EXTRACT:
Automatic failover--if a server fails, a replacement server is
built automatically and is swapped for the failed server within
minutes (no need for clustering) without manual intervention.
[0108] d. Automatic scalability--if a pool of servers suffer from
performance degradation, then additional servers are added for load
balancing to maintain performance. The system also provides for an
easy methodology and process to upgrade a user's application
environment by a simple reboot process taking just minutes. The
system may be instructed to migrate the existing server and IT
environment to a larger higher performing server in CPU or memory
capacity which will be operational within minutes while preserving
all OS, application and existing IT environment configuration and
capabilities. The system may also downgrade a server to a slower
performing CPU or memory capacity with the same process. [0109] e.
Server repurpose--unutilized servers can be repurposed for certain
functions as needed. For example, test/development systems can be
automatically repurposed as financial reporting systems at month
end and then returned to original function. No data loss will occur
on the original system. The system will enable a user to repurpose
a server with the associated IT resources within minutes to
minimize costs and speed deployments of IT solutions. For example,
a running Windows server could be saved as a snapshot, shutdown and
rebooted onto a Linux image to become a Linux server with the
associated IT environment. The state of the original Windows server
will be maintained and the server may be returned to its original
configuration at any time in the future. This feature is ideal for
utilizing resources that may be non critical or idle at certain
times of the day or month. [0110] f. High speed near real time data
replication to safe guard data within the data center as well as
remotely to another data center facility for Disaster Recovery.

WHAT IS ASKED:
Type out the passage above on automatic server failover, scalability and repurposing, word for word and in full.

EXTRACTED RECORDS:
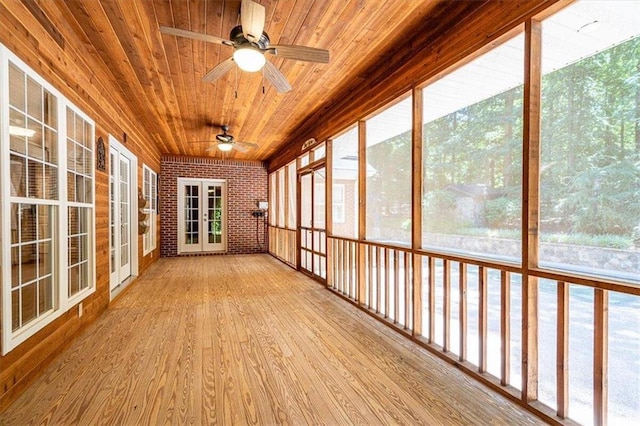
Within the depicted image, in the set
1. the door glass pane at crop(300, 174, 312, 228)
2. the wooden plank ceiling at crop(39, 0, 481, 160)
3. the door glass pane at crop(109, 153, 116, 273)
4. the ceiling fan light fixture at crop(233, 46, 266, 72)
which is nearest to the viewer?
the ceiling fan light fixture at crop(233, 46, 266, 72)

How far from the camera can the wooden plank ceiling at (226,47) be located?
2336mm

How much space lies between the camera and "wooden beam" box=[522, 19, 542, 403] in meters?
1.88

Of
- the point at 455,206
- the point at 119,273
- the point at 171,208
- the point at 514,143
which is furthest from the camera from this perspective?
the point at 171,208

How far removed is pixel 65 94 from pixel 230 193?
5944mm

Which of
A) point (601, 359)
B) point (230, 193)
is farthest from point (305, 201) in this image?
point (601, 359)

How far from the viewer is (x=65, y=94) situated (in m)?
2.68

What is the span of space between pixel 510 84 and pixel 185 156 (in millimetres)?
7821

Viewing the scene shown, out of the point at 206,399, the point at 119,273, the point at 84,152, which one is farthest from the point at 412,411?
the point at 119,273

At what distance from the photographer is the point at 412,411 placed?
1.82 m

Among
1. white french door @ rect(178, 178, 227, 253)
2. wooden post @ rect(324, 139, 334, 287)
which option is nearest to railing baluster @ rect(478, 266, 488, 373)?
wooden post @ rect(324, 139, 334, 287)

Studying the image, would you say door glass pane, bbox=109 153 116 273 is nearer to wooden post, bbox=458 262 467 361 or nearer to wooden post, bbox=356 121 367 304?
wooden post, bbox=356 121 367 304

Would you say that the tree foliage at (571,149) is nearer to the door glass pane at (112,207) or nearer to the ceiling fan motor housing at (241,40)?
the ceiling fan motor housing at (241,40)

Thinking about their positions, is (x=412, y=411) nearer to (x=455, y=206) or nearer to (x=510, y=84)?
(x=455, y=206)

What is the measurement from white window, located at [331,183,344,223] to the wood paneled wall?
310cm
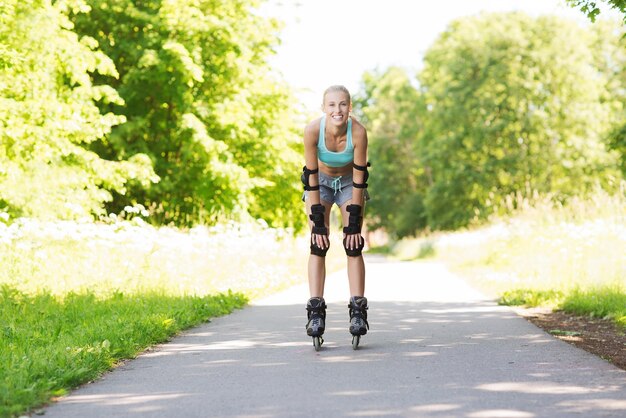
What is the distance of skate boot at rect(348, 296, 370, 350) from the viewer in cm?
720

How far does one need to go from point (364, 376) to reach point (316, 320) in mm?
1311

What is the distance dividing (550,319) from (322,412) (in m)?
6.05

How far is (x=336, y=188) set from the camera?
7.49 metres

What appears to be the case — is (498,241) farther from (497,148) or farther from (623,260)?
(497,148)

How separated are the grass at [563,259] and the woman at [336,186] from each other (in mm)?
3533

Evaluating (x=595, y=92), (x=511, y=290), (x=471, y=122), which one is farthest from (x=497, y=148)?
(x=511, y=290)

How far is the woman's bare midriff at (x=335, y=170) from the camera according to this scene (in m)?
7.43

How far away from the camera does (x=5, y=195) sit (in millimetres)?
18781

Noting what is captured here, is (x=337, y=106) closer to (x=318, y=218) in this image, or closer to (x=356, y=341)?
(x=318, y=218)

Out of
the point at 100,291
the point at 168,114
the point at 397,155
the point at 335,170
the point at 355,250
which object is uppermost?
the point at 397,155

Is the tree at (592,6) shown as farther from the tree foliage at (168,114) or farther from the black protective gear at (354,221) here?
the tree foliage at (168,114)

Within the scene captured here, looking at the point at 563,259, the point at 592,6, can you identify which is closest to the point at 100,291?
the point at 592,6

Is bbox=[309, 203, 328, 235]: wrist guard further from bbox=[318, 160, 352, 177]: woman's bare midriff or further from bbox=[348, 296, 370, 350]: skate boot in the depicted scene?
bbox=[348, 296, 370, 350]: skate boot

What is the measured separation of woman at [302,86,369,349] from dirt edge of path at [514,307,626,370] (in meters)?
1.88
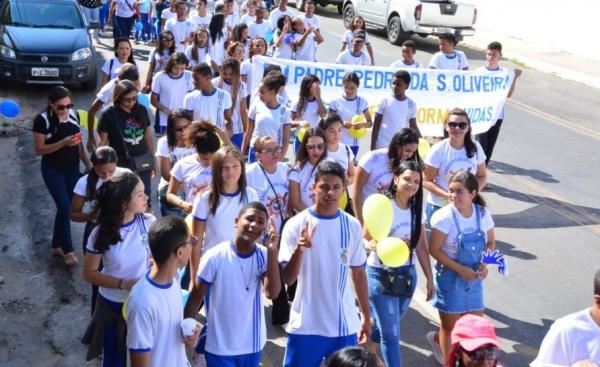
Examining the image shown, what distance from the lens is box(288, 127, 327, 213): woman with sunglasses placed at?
5891 millimetres

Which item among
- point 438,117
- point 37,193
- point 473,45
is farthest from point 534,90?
point 37,193

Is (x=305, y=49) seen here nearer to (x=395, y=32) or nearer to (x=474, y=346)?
(x=395, y=32)

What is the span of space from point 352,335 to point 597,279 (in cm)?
147

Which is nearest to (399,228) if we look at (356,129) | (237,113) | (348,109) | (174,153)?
(174,153)

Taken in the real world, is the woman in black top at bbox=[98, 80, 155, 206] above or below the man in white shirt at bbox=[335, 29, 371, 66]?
above

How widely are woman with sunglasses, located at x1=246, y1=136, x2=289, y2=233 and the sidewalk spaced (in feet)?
50.7

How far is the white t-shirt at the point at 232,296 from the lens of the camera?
4.16 metres

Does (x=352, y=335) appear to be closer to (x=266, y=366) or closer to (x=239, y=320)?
(x=239, y=320)

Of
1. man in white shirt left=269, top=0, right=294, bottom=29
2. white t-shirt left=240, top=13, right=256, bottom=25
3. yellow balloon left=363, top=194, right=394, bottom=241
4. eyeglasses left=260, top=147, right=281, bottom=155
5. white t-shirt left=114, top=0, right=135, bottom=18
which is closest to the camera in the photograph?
yellow balloon left=363, top=194, right=394, bottom=241

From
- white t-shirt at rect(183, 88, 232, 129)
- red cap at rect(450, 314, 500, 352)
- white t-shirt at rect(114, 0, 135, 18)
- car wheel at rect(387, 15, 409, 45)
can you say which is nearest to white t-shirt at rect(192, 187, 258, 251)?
red cap at rect(450, 314, 500, 352)

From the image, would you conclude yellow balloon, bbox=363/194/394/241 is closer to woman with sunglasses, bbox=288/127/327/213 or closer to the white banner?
woman with sunglasses, bbox=288/127/327/213

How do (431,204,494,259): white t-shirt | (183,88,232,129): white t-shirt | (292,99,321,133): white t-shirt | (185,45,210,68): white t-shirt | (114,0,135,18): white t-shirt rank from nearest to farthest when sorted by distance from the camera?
(431,204,494,259): white t-shirt
(183,88,232,129): white t-shirt
(292,99,321,133): white t-shirt
(185,45,210,68): white t-shirt
(114,0,135,18): white t-shirt

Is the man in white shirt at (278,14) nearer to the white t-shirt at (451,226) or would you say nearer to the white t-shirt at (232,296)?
the white t-shirt at (451,226)

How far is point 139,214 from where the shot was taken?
15.0 ft
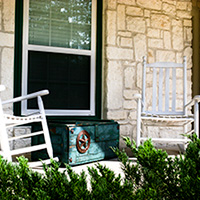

SOLUTION FOR THIS PROBLEM:
Automatic failover--if a server fails, a replacement server is
built automatically and is swapped for the failed server within
minutes (no need for clustering) without manual intervention.
[0108] d. Automatic scalability--if a pool of servers suffer from
performance degradation, then additional servers are added for load
balancing to maintain performance. The system also provides for an
easy methodology and process to upgrade a user's application
environment by a simple reboot process taking just minutes. The
system may be instructed to migrate the existing server and IT
environment to a larger higher performing server in CPU or memory
capacity which will be operational within minutes while preserving
all OS, application and existing IT environment configuration and
capabilities. The system may also downgrade a server to a slower
performing CPU or memory capacity with the same process. [0109] e.
Server repurpose--unutilized servers can be repurposed for certain
functions as needed. For example, test/development systems can be
automatically repurposed as financial reporting systems at month
end and then returned to original function. No data loss will occur
on the original system. The system will enable a user to repurpose
a server with the associated IT resources within minutes to
minimize costs and speed deployments of IT solutions. For example,
a running Windows server could be saved as a snapshot, shutdown and
rebooted onto a Linux image to become a Linux server with the
associated IT environment. The state of the original Windows server
will be maintained and the server may be returned to its original
configuration at any time in the future. This feature is ideal for
utilizing resources that may be non critical or idle at certain
times of the day or month. [0110] f. High speed near real time data
replication to safe guard data within the data center as well as
remotely to another data center facility for Disaster Recovery.